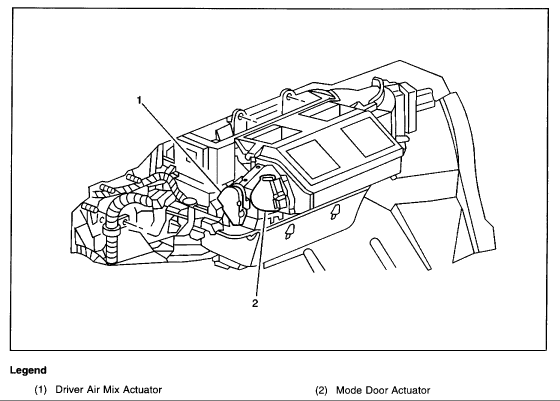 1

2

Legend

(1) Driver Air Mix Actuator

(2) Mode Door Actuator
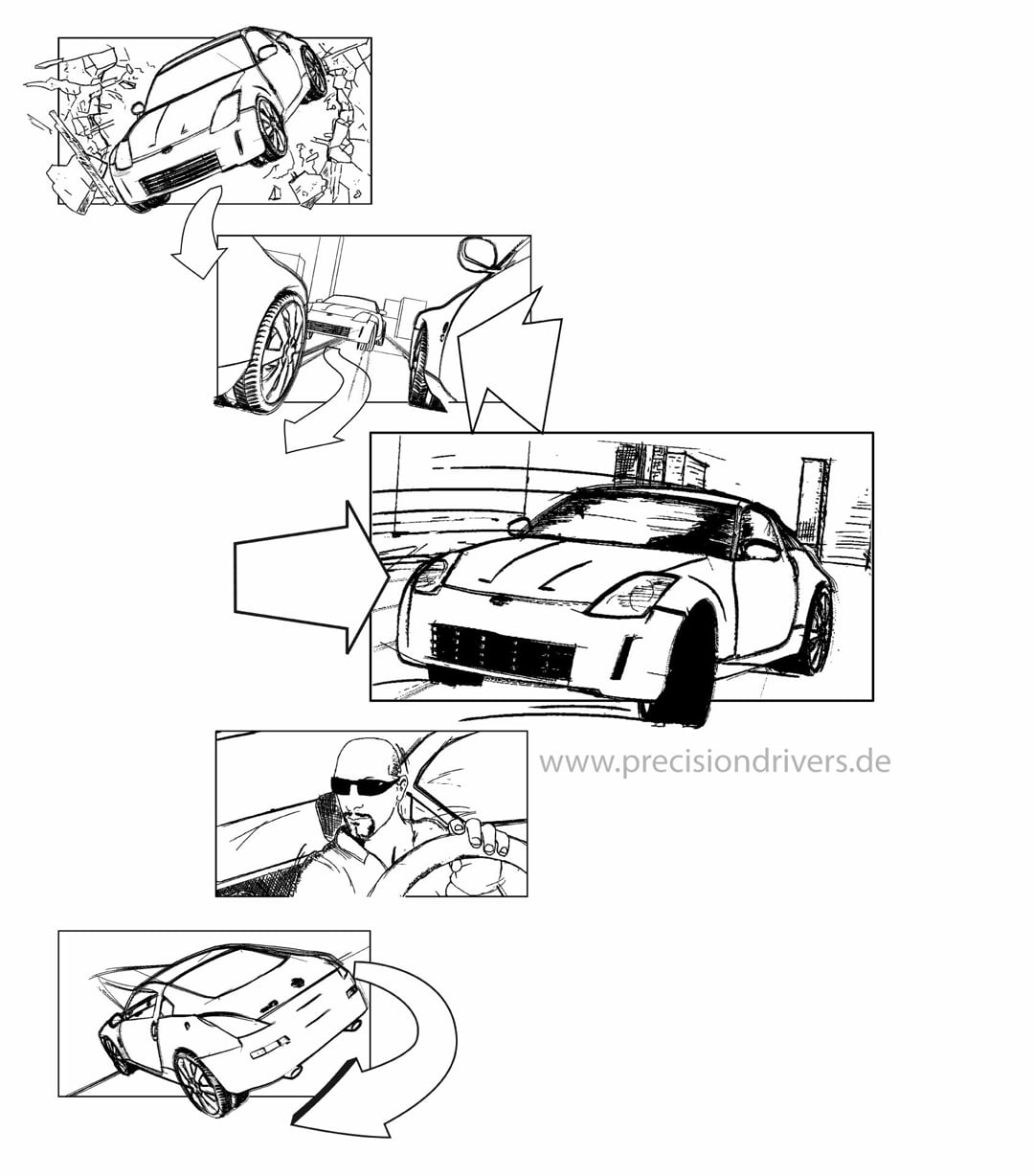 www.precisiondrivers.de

---

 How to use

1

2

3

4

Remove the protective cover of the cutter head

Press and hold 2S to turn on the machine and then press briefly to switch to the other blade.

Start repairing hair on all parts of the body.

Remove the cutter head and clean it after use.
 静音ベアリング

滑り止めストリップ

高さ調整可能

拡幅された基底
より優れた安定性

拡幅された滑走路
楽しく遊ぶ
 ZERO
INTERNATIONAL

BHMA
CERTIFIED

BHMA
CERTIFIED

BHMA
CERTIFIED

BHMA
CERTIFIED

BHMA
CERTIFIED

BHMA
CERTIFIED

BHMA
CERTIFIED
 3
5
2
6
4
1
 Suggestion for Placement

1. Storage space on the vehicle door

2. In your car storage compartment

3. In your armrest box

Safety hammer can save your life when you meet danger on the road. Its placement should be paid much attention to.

ASSIGNED TASK
Note every line of the entries in which "cutter" appears, and copy it down.

REPLY
Remove the protective cover of the cutter head
Remove the cutter head and clean it after use.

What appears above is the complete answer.